> [TEXTE]:
++++++++++

Lundi 30 octobre, Mme Nathalie Goulet, Présidente du groupe d’amitié France-Pays du Golfe, s’est entretenue avec une délégation de parlementaires du Majlis Ash Shura du Royaume d’Arabie Saoudite composée de M. le Dr Mahammed Al Jeffri, Vice-président, Mme Huda Al Helaissi, Mme Raedah Abunayan et M. Ibrahim Al Nahas, membres du Majlis, accompagnés de S.E. M. Khaled Al Ankary, Ambassadeur d’Arabie Saoudite à Paris.

Après quelques mots de bienvenue, Mme Nathalie Goulet a salué l’évolution de l’Arabie Saoudite définie notamment par le Plan Vision 2030[1] qui devrait contribuer à améliorer l’image de l’Arabie Saoudite en France. Elle a souhaité que la rencontre débouche sur une feuille de route avec des objectifs concrets à mettre en œuvre à court et moyen termes.

Elle a souligné l’importance de la venue en France, le 13 décembre 2017, d’une délégation de fonctionnaires saoudiens pour un séminaire d’étude organisé par TRACFIN sur le contrôle des financements du terrorisme, faisant valoir que cette coopération serait de nature à changer l’image de l’Arabie Saoudite en France.

++++++++++

> [CONSIGNE 1]:
Indiquez combien de lignes, parmi celles qui suivent, contiennent le mot « utility ». Donnez seulement ce nombre.

++++++++++

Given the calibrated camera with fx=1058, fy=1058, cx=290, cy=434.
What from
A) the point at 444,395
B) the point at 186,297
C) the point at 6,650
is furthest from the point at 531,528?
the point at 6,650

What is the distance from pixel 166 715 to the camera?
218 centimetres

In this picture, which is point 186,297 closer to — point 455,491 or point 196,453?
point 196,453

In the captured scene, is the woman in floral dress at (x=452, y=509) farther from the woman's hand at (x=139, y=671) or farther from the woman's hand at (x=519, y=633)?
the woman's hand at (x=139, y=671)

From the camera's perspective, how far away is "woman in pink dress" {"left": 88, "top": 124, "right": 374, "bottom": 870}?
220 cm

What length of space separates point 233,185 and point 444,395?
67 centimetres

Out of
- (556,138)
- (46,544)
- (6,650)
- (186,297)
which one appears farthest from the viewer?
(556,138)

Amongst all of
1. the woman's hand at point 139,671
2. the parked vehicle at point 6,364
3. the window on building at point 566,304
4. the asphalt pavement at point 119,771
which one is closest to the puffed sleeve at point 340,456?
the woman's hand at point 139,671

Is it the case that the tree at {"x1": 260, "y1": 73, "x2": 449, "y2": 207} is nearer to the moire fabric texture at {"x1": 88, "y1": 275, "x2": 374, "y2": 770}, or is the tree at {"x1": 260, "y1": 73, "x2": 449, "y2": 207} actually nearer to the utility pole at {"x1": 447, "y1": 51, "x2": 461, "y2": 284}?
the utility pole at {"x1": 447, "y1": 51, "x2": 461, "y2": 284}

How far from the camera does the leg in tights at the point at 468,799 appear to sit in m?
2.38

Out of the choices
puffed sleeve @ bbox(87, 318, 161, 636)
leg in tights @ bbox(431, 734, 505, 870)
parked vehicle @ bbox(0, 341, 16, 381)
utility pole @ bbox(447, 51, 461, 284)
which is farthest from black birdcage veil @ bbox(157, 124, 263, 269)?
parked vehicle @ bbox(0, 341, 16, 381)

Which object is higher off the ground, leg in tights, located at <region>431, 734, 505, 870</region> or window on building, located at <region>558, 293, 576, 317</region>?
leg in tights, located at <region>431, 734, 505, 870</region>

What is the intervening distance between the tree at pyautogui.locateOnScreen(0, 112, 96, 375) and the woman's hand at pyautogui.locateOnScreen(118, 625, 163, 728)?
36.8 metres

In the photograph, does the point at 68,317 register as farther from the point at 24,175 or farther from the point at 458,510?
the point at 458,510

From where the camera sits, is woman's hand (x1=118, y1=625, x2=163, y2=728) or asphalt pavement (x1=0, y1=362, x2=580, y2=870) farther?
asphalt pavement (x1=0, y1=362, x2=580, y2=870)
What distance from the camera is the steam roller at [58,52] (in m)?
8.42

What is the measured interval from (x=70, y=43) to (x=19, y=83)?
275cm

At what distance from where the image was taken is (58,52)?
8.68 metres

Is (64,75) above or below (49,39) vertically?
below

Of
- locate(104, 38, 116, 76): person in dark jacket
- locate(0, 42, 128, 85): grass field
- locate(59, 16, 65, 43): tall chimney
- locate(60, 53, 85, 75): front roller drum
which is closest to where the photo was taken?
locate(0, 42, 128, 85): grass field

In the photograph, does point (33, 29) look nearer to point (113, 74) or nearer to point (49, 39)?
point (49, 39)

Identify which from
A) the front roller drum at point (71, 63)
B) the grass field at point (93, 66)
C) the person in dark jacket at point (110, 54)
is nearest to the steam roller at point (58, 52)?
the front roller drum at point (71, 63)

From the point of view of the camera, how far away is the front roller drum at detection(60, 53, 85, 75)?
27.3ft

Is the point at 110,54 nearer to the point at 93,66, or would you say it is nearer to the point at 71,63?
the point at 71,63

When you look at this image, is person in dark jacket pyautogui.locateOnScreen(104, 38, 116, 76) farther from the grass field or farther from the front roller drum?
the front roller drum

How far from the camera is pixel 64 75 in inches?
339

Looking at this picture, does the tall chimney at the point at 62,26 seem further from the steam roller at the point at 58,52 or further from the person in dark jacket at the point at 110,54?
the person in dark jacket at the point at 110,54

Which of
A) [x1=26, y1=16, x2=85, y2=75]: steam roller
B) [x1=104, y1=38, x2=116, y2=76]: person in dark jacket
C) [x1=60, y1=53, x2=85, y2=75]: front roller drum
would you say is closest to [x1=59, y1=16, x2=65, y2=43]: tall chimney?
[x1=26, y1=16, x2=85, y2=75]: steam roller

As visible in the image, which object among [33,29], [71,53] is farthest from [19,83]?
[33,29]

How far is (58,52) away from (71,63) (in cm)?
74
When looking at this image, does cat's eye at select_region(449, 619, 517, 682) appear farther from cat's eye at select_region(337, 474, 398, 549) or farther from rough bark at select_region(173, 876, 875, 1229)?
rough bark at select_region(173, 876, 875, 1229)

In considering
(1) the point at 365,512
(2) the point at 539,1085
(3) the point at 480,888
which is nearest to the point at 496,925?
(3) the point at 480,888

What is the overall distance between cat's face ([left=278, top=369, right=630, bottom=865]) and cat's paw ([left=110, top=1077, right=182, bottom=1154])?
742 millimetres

++++++++++

> [CONSIGNE 2]:
Selon le texte ci-dessus, à quelle date une délégation de fonctionnaires saoudiens devait-elle venir en France pour le séminaire organisé par TRACFIN ? Répondez brièvement, s'il vous plaît.

> [RÉPONSE ATTENDUE 1]:
3

> [RÉPONSE ATTENDUE 2]:
Le 13 décembre 2017.